Dans sa Carte blanche, Nozha Boujemaa s’interroge sur les conséquences en chaîne que pourrait avoir la mise au ban en Europe du service de mesure d’audience du géant américain.

L’autorité autrichienne de la protection des données a déclaré indésirable, voire illégal, l’usage de Google Analytics au regard du règlement européen sur la protection des données (RGPD), le 13 janvier. Cette décision a fait trembler le monde des services numériques et a provoqué une vague de stupéfaction chez les industriels dans l’espace européen. Google Analytics est très largement déployé sur des dizaines de millions de sites Web, soit plus de 80 % du marché mondial. Cette décision peut avoir des conséquences économiques potentiellement désastreuses.

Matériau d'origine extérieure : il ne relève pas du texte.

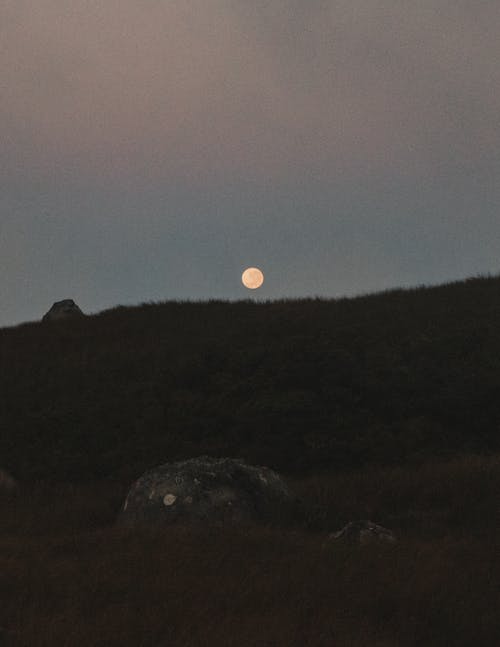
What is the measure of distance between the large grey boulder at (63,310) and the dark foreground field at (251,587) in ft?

L’autorité autrichienne a été suivie par son homologue néerlandaise. En France, la Commission nationale de l’informatique et des libertés (CNIL) a été saisie par l’association InterHop pour une demande de positionnement sur l’utilisation de Google Analytics par les entreprises dans le secteur de l’e-santé. Si cette position se confirme, Google Analytics pourrait bien être banni en Europe.

De quoi s’agit-il ? Google Analytics est un service gratuit développé par Google pour l’analyse d’audience d’un site Web – comme le nombre de visiteurs uniques, le nombre de pages vues, la durée moyenne des visites, etc. Ces données permettent de comprendre et d’optimiser les usages du Web.

L’enjeu des données personnelles

Ce qui pose problème, c’est le transfert des données personnelles des Européens aux Etats-Unis depuis que la Cour de justice de l’Union européenne (UE) a invalidé, le 16 juillet 2020, l’accord dit « Privacy Shield » (« bouclier de protection des données »), à l’initiative du militant autrichien de la vie privée Maximilian Schrems. Le Privacy Shield, un accord UE-EU conclu en 2016, autorisait les entreprises européennes à transférer des données personnelles aux Etats-Unis. Le juge européen a estimé que les programmes de surveillance américains ne sont pas compatibles avec les principes du RGPD. La Cour a affirmé que « les citoyens européens n’ont pas de recours effectifs aux Etats-Unis » leur permettant de maîtriser pleinement l’accès et l’usage de leurs données personnelles.

Dans le cas de Google Analytics, les mesures d’audience captent les adresses IP ainsi que des données dans les cookies qui permettent l’identification des personnes visitant un site et sont de ce fait considérés comme des données personnelles les rendant sujettes à la RGPD.